En 4 mois, les prix des déchets ménagers ont baissé de 60%. Pour les chiffonniers de Pékin, les temps sont encore plus durs que d'habitude.
Li Xincun ne savait même pas ce qu'était une crise financière jusqu'à ce qu'il se rende compte qu'il ne gagnait plus sa vie avec la revente des déchets recyclables collectés dans tout Pékin. "Les
prix s'effondrent. Ce commerce devient de plus en plus dur", dit ce chiffonnier de 45 ans, vêtu à l'ancienne d'un costume bleu Mao élimé, en poussant son vieux triporteur dans les rues de Pékin à
la recherche de produits recyclables.
Pourtant, l'existence n'a jamais été douce pour ce paysan du Henan (centre) reconverti, monté à la capitale comme des millions d'autres, à la recherche d'une vie meilleure. Depuis plus de dix ans
désormais, il se lève avant l'aube pour fouiller les poubelles des résidences pékinoises, espérant y trouver les journaux et bouteilles en plastique qu'il revendra ensuite au poids.
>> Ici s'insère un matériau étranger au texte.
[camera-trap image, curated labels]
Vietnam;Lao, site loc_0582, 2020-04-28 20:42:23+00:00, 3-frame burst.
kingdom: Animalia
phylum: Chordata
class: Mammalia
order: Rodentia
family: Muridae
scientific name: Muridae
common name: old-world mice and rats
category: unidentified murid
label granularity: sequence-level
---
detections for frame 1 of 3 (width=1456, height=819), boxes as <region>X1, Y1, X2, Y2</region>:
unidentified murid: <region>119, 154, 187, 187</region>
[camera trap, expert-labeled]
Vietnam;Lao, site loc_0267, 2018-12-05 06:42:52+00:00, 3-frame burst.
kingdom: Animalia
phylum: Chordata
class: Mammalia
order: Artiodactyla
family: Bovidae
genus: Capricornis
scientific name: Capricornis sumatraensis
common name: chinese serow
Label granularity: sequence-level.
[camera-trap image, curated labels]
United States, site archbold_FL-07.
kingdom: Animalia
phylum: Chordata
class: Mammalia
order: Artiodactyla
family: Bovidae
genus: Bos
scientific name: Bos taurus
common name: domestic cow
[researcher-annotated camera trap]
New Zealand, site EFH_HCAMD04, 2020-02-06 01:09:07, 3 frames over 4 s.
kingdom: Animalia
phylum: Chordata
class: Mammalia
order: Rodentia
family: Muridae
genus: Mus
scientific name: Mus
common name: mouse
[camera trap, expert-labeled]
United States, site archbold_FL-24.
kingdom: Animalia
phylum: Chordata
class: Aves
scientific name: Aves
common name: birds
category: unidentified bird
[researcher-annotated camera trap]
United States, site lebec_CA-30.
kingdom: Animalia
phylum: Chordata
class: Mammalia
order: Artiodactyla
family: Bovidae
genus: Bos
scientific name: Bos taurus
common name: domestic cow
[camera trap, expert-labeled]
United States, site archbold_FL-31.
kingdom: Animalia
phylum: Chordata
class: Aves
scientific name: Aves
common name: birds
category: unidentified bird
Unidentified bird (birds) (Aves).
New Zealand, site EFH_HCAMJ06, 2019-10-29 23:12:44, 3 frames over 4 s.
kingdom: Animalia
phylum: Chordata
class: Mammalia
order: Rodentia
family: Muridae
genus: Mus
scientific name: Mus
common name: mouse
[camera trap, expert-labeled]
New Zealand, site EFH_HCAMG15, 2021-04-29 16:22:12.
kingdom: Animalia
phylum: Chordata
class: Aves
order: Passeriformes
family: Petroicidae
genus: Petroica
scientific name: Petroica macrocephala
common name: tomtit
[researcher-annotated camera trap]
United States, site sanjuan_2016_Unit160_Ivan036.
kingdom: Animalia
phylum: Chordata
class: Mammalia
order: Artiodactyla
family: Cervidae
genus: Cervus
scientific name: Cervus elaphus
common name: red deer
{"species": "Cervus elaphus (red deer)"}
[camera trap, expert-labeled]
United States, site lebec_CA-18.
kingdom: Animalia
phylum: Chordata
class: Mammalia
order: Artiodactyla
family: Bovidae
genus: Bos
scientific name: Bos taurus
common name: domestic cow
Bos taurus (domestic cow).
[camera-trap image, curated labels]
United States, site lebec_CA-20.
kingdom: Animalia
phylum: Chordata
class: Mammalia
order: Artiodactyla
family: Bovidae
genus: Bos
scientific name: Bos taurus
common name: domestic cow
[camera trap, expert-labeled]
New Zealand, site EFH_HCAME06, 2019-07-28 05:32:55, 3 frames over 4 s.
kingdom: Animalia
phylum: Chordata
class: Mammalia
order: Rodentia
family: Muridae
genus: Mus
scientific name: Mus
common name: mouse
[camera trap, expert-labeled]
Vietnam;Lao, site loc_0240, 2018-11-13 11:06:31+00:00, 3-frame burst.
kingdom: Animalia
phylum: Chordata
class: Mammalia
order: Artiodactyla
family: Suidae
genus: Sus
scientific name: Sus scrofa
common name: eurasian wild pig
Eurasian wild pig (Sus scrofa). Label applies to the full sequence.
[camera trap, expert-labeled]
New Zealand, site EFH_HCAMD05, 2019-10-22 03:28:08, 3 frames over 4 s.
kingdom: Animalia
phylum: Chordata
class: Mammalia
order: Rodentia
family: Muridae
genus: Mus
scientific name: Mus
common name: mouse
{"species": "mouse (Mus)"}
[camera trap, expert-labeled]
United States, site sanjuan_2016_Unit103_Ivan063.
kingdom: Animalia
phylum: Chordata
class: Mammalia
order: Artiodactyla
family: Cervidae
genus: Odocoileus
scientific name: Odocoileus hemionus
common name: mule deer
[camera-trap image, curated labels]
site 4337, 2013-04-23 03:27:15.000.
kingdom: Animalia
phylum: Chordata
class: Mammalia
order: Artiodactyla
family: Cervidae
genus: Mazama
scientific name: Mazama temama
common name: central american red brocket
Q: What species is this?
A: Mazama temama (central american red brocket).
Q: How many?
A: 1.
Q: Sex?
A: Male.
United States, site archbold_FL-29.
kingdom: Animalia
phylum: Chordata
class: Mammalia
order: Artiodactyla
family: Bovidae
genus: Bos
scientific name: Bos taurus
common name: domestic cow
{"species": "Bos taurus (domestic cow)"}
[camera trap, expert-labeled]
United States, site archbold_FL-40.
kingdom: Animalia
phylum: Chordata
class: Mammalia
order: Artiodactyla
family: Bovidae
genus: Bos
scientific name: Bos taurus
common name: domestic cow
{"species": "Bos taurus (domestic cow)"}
La
concurrence a toujours été dure, il a toujours fallu se lever très tôt pour arriver le premier près des poubelles pleines.
Mais aujourd'hui, Li le chiffonnier a le sentiment de se battre pour rien. "Je ne gagne même plus assez pour mes frais quotidiens", dit le quadragénaire au teint mat, témoignant de sa vie passée,
dans les champs, et actuelle, dans les rues.
Ses revenus quotidiens ne sont plus que de 30 yuans (3,2 euros), moitié moins qu'en mai. Un bol de nouilles ou deux petits pains farcis à la viande lui coûtent de 3 à 5 yuans. Depuis août, les
prix des déchets ménagers - plastique, papier, métaux - ont chuté de 60%, alors que, dans le contexte de ralentissement économique, les exportations et la demande intérieure baissent.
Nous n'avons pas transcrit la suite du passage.